À la suite de quoi, devenu ingénieur et il a fait carrière dans l’industrie.
Les différentes fonctions qu’il a occupées lui ont donné l’opportunité de voyager à travers le monde et d’être en contact étroit avec des personnes de différentes cultures et aspirations qui l’ont profondément enrichi. Je les en remercie. « Quelle chance j’ai eu de les rencontrer » nous dit-il.
Malgré tous ces voyages, Gaël a toujours conservé auprès de lui sa précieuse guitare et lorsqu’il en avais le besoin impérieux, il redonnait vie à ses dialogues ou en composais de nouveaux. Cependant, sa pratique était alors moins soutenue et fréquente qu’à l’époque de son adolescence, évidement.
Le temps a donc passé. La vie a fait son œuvre.

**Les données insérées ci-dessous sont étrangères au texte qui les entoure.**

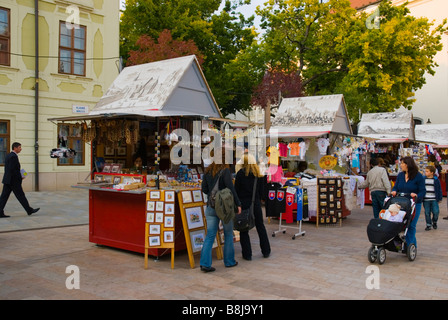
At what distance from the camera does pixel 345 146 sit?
1252cm

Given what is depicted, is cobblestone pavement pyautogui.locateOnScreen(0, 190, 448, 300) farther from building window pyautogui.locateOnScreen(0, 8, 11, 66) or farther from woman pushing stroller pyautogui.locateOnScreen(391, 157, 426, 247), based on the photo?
building window pyautogui.locateOnScreen(0, 8, 11, 66)

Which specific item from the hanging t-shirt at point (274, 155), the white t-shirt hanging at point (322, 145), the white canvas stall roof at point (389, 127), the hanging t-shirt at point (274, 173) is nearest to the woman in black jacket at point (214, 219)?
the hanging t-shirt at point (274, 173)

Près de 40 ans se sont écoulés.
C’est donc finalement en 2019, encouragé par ses proches ainsi que par toutes celles et tous ceux dont il a croisé la route durant toutes ces années, qu’il s’est décidé à partager son univers.
Cet univers musical qu’il a continué à enrichir, au fil des années…
… années durant lesquelles, il n’a cessé de dialoguer passionnément et tendrement, avec cette fidèle compagne… qu’est sa Guitare.